▸ Exercise requirements
Report every line below that has the string "frames" in it.

╭──

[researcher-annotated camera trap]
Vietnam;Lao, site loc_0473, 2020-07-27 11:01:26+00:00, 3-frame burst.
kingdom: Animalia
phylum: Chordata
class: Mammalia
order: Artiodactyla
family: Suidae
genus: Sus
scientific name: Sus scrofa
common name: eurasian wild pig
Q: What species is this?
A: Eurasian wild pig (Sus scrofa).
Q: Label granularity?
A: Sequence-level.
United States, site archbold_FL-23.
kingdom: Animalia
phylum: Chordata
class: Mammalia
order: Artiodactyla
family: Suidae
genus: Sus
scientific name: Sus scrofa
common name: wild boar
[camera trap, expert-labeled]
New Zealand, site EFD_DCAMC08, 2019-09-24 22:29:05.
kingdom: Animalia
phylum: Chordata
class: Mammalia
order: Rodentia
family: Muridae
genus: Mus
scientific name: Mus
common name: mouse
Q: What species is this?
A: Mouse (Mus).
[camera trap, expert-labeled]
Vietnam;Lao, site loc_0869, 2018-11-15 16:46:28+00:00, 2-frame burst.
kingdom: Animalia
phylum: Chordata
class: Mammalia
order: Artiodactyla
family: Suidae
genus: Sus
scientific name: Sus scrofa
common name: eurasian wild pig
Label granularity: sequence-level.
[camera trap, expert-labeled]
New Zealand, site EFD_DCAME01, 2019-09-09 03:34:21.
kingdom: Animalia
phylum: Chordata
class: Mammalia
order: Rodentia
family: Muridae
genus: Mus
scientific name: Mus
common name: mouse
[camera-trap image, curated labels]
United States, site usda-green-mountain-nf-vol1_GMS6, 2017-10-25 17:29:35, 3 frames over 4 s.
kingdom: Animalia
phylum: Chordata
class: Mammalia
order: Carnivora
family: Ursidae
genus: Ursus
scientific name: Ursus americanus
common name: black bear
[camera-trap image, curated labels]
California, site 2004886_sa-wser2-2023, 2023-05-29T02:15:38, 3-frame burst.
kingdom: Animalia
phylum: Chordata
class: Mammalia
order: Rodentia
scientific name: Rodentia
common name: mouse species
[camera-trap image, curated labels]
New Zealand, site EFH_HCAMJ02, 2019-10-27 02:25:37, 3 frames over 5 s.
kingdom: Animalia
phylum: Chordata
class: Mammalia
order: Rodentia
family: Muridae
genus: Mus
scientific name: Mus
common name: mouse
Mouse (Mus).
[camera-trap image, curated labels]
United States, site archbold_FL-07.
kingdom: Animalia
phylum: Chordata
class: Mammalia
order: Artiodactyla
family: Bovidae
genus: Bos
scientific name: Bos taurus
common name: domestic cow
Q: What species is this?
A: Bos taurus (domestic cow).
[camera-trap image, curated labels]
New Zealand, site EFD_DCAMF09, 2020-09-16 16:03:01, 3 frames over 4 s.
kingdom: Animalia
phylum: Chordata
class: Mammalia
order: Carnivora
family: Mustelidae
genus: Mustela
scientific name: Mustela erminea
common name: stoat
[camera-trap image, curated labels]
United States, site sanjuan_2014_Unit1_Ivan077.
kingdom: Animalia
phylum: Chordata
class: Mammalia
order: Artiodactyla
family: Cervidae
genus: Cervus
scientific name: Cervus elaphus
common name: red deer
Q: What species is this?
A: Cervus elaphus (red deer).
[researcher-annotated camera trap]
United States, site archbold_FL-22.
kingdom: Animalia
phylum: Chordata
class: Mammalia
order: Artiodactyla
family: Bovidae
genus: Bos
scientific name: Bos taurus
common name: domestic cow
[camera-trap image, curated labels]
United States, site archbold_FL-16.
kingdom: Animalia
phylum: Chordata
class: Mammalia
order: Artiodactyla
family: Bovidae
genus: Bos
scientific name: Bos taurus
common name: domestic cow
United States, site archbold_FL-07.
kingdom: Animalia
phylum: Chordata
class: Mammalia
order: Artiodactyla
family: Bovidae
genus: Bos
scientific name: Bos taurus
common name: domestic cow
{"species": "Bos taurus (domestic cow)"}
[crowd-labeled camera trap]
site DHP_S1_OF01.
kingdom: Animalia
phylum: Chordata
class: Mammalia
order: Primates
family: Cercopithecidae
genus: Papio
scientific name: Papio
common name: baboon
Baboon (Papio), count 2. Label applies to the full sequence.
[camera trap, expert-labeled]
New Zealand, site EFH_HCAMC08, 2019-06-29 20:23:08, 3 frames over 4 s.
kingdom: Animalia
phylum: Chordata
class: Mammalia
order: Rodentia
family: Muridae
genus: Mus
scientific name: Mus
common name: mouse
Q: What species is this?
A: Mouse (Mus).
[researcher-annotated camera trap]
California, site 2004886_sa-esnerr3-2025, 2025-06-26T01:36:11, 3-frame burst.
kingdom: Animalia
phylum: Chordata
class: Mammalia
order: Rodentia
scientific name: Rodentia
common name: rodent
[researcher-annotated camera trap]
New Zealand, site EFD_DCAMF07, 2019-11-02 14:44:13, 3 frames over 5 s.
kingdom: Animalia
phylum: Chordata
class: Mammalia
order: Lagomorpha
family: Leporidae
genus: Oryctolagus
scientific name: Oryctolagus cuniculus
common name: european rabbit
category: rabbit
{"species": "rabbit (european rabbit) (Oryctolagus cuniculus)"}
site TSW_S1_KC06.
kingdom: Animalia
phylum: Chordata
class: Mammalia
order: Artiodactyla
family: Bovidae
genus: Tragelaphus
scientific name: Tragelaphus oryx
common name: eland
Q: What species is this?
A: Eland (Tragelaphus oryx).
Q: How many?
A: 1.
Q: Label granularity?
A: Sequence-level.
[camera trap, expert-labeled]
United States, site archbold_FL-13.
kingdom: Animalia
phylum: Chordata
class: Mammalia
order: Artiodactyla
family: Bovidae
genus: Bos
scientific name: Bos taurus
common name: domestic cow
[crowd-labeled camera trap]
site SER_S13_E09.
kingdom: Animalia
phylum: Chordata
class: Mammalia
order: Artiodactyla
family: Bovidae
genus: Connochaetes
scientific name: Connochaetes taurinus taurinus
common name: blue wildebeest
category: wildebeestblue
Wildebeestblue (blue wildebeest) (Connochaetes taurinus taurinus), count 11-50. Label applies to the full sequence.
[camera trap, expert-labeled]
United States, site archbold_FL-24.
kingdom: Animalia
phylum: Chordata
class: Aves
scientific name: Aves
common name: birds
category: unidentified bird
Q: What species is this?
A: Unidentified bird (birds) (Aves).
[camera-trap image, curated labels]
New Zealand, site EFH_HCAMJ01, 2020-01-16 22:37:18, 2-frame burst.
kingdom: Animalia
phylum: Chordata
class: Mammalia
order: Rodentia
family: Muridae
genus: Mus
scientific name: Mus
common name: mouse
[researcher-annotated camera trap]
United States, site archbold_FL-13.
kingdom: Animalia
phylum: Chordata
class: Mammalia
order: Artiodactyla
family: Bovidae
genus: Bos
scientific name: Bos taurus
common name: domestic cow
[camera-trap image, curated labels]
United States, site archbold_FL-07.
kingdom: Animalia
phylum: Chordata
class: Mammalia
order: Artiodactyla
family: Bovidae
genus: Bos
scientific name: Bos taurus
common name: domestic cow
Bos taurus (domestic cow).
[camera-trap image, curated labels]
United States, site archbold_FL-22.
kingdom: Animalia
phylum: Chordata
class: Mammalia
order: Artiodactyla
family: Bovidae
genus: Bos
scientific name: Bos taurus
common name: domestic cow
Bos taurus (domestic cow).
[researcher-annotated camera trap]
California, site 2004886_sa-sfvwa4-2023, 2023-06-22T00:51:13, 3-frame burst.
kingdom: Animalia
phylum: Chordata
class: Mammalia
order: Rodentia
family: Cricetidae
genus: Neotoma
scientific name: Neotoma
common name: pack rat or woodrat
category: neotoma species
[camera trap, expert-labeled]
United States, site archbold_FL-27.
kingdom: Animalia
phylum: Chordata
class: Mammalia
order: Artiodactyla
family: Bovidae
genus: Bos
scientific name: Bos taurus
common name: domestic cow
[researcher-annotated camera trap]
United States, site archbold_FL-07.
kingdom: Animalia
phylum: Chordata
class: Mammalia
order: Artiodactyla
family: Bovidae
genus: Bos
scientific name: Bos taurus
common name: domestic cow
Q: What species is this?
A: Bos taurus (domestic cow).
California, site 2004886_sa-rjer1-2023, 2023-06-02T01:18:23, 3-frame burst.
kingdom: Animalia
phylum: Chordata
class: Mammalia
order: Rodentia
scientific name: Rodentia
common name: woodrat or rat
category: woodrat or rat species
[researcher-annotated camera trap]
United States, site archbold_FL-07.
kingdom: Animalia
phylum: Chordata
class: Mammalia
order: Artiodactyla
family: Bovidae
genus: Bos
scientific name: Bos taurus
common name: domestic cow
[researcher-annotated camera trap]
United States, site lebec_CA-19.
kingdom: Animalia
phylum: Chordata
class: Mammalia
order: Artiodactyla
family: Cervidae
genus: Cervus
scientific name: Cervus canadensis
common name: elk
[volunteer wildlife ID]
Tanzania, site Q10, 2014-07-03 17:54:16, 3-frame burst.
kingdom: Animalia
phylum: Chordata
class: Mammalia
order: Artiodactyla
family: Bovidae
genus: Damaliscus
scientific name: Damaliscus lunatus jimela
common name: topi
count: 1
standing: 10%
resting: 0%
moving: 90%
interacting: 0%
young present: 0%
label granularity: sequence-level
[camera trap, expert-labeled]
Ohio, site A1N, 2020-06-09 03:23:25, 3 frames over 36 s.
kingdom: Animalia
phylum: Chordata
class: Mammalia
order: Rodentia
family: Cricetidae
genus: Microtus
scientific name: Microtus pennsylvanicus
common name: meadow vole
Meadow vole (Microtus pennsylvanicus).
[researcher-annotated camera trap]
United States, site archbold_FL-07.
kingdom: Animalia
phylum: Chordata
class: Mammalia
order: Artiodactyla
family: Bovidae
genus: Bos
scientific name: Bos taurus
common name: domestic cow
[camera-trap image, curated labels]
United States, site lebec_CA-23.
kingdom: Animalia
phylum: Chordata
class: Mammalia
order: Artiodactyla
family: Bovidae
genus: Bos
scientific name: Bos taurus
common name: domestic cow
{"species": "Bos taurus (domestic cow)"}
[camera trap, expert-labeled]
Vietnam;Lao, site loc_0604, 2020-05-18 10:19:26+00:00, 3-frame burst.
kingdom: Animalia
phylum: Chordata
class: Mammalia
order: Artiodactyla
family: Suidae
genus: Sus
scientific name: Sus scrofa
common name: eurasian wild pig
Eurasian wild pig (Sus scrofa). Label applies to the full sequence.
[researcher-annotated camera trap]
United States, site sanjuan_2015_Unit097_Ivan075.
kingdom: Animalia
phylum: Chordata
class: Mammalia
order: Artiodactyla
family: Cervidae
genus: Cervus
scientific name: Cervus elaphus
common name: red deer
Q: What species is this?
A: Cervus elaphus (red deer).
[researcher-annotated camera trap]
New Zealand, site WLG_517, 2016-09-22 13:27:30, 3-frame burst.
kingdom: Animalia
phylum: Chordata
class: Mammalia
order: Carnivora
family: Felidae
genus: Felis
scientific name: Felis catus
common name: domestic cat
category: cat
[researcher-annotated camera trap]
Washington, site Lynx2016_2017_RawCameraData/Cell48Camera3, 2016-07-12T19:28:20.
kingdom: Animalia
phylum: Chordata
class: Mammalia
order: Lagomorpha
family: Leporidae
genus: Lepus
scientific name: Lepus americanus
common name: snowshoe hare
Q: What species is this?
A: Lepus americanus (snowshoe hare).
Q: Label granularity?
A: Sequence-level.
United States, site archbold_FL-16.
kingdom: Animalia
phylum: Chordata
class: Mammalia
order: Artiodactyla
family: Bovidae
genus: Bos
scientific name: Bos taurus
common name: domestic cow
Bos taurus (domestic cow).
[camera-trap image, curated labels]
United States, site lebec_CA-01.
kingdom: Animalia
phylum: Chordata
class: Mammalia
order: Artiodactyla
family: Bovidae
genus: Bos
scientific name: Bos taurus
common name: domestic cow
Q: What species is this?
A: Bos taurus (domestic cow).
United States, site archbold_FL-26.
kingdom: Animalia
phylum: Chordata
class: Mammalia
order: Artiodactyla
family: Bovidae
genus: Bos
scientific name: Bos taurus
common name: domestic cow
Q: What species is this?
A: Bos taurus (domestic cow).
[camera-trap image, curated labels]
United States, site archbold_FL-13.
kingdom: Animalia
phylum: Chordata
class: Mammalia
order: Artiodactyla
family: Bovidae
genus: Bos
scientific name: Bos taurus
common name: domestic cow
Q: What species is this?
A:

╰──

▸ Task result
United States, site usda-green-mountain-nf-vol1_GMS6, 2017-10-25 17:29:35, 3 frames over 4 s.
New Zealand, site EFH_HCAMJ02, 2019-10-27 02:25:37, 3 frames over 5 s.
New Zealand, site EFD_DCAMF09, 2020-09-16 16:03:01, 3 frames over 4 s.
New Zealand, site EFH_HCAMC08, 2019-06-29 20:23:08, 3 frames over 4 s.
New Zealand, site EFD_DCAMF07, 2019-11-02 14:44:13, 3 frames over 5 s.
Ohio, site A1N, 2020-06-09 03:23:25, 3 frames over 36 s.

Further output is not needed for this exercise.